**Exercise passage:**
━━━━
Public sector workers strike, threaten all-out stoppage


South Africa’s 1.3 million public servants staged a one-day strike on Tuesday and threatened to launch an all-out stoppage if the government does not better its offer of a seven per cent wage rise.


Thousands of workers marched peacefully in Pretoria and Cape Town today, leaving pupils untaught and hospital and police managing on skeleton staffs.

They’re demanding 8.6 per cent which is more than double the official inflation rate.

South African public servants believe their show of force in the country’s administrative and legislative capitals will persuade the government that it does not want its workers to down tools as they did in their extended strike in 2007.

That could erode the five-billion-euro bonanza the country earned with the football World Cup, where the workers stayed their hand, not wanting to jeopardise this competition.

Some other unions threatnened militant action during the World Cup. Power workers,who controlled the switches on the stadium floodlights, were rewarded with generous pay increases.

“We’re asking the government to give is a call now,” said Congress of Trade Unions general secretary Zwelinzima Vavi. “Send us an SMS, give us a call, we’re ready to talk but make a substantial move … We will hate a situation where we’re forced to abandon classrooms and other places on Thursday.”

Negotiators were scheduled to meet late Tuesday.
━━━━
**Exercise data:**
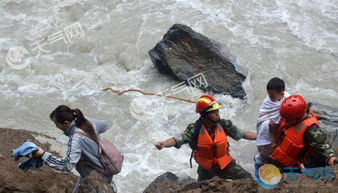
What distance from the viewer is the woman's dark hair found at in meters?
3.79

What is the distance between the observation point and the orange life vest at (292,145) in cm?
381

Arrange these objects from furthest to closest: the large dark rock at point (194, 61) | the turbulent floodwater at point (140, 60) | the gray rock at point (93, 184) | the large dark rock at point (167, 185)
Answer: the large dark rock at point (194, 61) < the turbulent floodwater at point (140, 60) < the large dark rock at point (167, 185) < the gray rock at point (93, 184)

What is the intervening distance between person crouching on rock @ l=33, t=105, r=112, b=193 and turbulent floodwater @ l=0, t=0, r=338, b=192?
237cm

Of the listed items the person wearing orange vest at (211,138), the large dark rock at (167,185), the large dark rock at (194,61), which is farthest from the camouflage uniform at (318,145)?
the large dark rock at (194,61)

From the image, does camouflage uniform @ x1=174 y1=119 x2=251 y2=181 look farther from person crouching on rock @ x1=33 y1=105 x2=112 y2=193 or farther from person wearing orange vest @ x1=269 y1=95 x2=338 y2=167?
person crouching on rock @ x1=33 y1=105 x2=112 y2=193

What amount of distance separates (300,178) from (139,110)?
490 cm

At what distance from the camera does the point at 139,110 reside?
8.52 metres

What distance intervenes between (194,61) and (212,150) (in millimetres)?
5194

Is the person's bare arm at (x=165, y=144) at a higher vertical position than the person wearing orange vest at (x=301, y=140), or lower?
lower

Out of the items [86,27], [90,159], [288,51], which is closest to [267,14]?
[288,51]

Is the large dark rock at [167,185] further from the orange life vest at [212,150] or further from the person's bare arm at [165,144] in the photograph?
the person's bare arm at [165,144]

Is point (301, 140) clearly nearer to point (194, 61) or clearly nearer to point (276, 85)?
point (276, 85)

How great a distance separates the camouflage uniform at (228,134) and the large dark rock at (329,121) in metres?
1.61

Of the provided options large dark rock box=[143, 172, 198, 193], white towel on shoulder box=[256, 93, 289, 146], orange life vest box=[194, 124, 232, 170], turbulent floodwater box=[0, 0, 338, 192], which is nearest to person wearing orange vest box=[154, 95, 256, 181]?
orange life vest box=[194, 124, 232, 170]
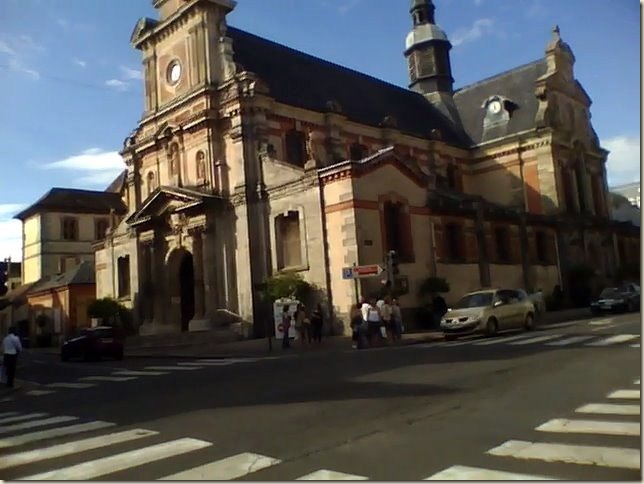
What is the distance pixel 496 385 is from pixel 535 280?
27.2 meters

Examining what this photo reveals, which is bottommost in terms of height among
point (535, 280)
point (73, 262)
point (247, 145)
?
point (535, 280)

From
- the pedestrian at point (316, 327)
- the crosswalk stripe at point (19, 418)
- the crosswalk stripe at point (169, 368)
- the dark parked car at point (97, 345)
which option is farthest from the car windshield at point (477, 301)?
the crosswalk stripe at point (19, 418)

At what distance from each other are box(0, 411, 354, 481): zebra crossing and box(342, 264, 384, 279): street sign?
16.2 meters

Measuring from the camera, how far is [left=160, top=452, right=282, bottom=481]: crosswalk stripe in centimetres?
603

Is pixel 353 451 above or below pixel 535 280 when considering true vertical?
below

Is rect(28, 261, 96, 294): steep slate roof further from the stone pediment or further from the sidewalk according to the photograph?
the sidewalk

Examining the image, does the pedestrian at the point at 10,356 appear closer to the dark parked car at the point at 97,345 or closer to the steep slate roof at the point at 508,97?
the dark parked car at the point at 97,345

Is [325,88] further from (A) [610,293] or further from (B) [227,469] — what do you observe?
(B) [227,469]

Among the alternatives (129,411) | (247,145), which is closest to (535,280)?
(247,145)

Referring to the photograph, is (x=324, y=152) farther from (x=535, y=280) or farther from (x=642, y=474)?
(x=642, y=474)

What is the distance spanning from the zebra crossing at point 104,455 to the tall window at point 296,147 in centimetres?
2608

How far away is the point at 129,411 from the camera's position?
34.7 ft

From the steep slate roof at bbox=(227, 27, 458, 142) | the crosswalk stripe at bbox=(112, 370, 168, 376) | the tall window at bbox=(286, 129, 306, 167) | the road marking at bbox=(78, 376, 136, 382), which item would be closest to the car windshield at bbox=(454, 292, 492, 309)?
the crosswalk stripe at bbox=(112, 370, 168, 376)

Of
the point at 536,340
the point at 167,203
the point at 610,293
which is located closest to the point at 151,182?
the point at 167,203
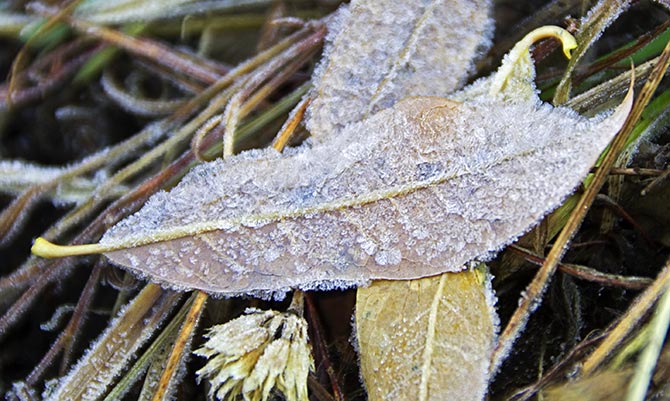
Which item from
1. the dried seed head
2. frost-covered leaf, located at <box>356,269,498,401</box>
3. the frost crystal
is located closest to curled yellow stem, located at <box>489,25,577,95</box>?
the frost crystal

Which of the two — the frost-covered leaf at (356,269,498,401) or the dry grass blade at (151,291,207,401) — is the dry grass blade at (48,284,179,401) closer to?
the dry grass blade at (151,291,207,401)

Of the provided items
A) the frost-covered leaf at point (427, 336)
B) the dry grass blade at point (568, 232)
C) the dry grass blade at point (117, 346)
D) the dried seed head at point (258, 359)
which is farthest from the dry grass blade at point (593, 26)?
the dry grass blade at point (117, 346)

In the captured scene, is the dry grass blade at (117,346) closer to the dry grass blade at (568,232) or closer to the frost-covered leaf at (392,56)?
the frost-covered leaf at (392,56)

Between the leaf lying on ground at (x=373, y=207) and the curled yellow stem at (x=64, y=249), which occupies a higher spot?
the leaf lying on ground at (x=373, y=207)

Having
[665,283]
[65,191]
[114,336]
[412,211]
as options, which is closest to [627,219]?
[665,283]

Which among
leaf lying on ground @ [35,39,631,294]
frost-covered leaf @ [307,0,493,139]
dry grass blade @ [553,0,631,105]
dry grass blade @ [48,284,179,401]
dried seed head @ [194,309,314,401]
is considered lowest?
dry grass blade @ [48,284,179,401]

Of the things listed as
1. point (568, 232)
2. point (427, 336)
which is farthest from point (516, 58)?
point (427, 336)
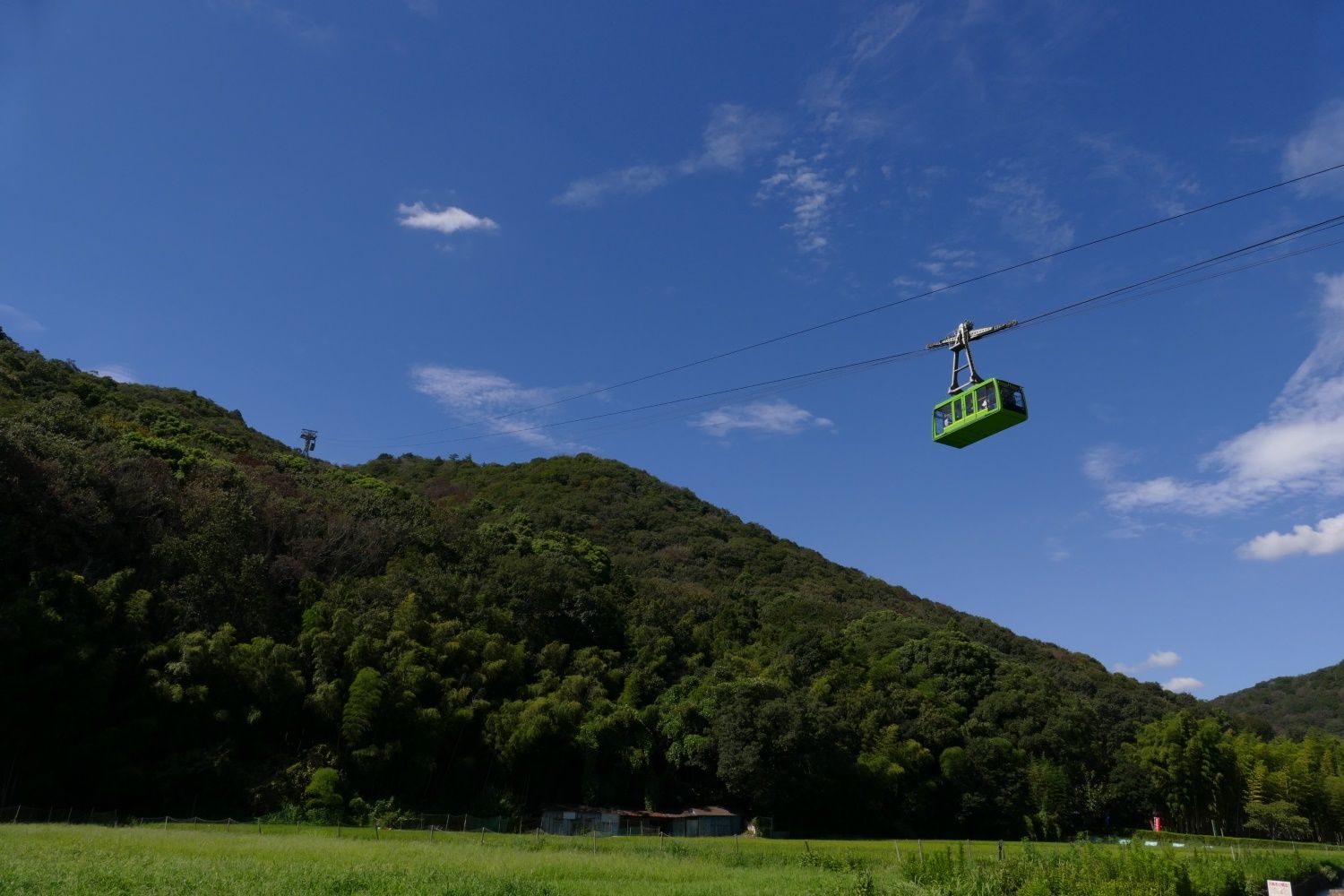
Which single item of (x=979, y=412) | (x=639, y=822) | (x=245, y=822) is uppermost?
━━━━
**Exercise set:**
a) According to the strike report, how large a wage rise are South Africa's public servants demanding?
b) Reproduce the strike report word for word from "Thousands of workers" up to and including "strike in 2007.".
The data can be set aside; nothing here depends on it.

**Answers by item:**
a) 8.6 per cent.

b)
Thousands of workers marched peacefully in Pretoria and Cape Town today, leaving pupils untaught and hospital and police managing on skeleton staffs.

They’re demanding 8.6 per cent which is more than double the official inflation rate.

South African public servants believe their show of force in the country’s administrative and legislative capitals will persuade the government that it does not want its workers to down tools as they did in their extended strike in 2007.